▸ INSTRUCTIONS FOR THE TASK
Reprint each record exactly. Pictures are not reprinted.

____ SUPPLIED RECORDS

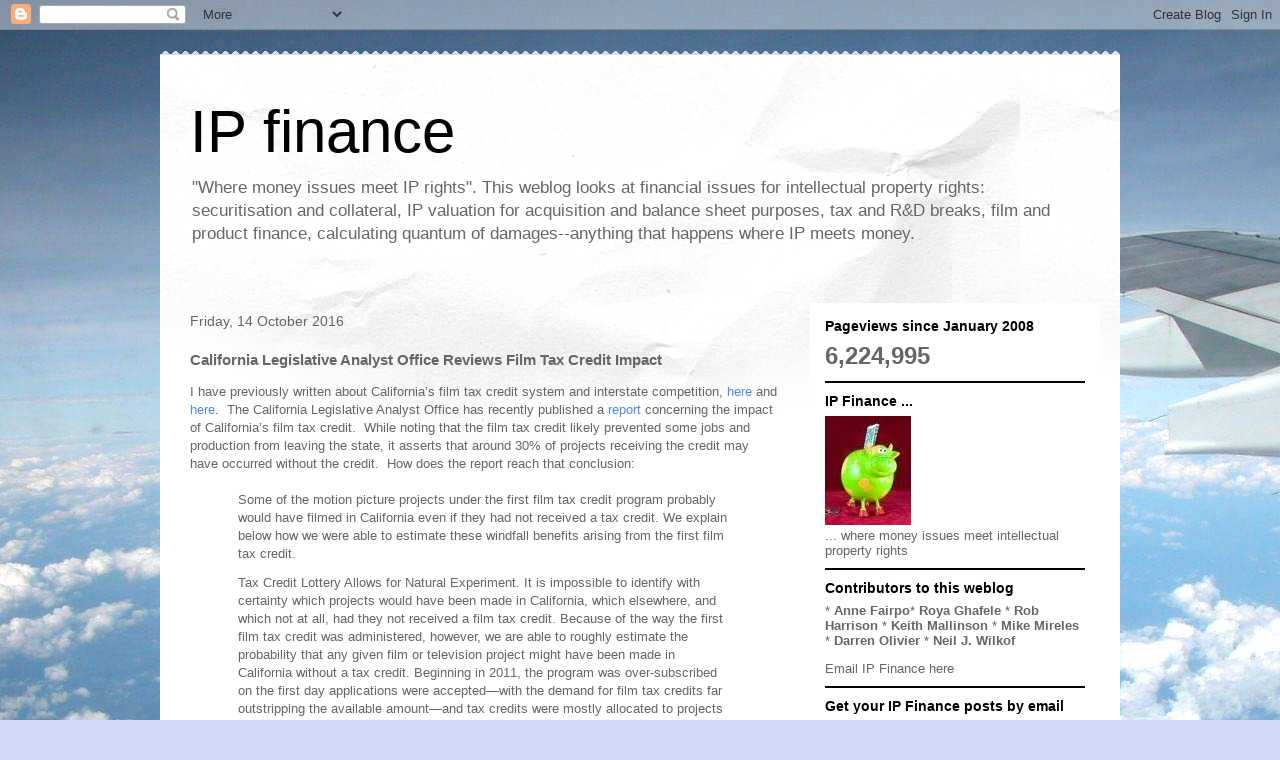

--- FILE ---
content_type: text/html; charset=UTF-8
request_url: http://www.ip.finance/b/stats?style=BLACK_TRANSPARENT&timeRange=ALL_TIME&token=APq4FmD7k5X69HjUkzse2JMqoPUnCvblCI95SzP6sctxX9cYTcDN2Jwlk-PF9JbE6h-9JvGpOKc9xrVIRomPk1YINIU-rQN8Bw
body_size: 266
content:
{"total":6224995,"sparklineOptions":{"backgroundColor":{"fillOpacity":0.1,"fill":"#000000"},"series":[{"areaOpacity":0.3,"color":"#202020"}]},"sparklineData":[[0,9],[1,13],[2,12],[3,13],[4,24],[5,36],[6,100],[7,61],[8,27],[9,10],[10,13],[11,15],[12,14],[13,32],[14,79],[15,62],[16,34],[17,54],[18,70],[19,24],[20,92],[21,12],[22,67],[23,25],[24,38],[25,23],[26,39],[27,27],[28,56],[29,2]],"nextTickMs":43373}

________

▸ EXERCISE RESPONSE
--- FILE ---
content_type: text/html; charset=UTF-8
request_url: http://www.ip.finance/b/stats?style=BLACK_TRANSPARENT&timeRange=ALL_TIME&token=APq4FmD7k5X69HjUkzse2JMqoPUnCvblCI95SzP6sctxX9cYTcDN2Jwlk-PF9JbE6h-9JvGpOKc9xrVIRomPk1YINIU-rQN8Bw
body_size: 266
content:
{"total":6224995,"sparklineOptions":{"backgroundColor":{"fillOpacity":0.1,"fill":"#000000"},"series":[{"areaOpacity":0.3,"color":"#202020"}]},"sparklineData":[[0,9],[1,13],[2,12],[3,13],[4,24],[5,36],[6,100],[7,61],[8,27],[9,10],[10,13],[11,15],[12,14],[13,32],[14,79],[15,62],[16,34],[17,54],[18,70],[19,24],[20,92],[21,12],[22,67],[23,25],[24,38],[25,23],[26,39],[27,27],[28,56],[29,2]],"nextTickMs":43373}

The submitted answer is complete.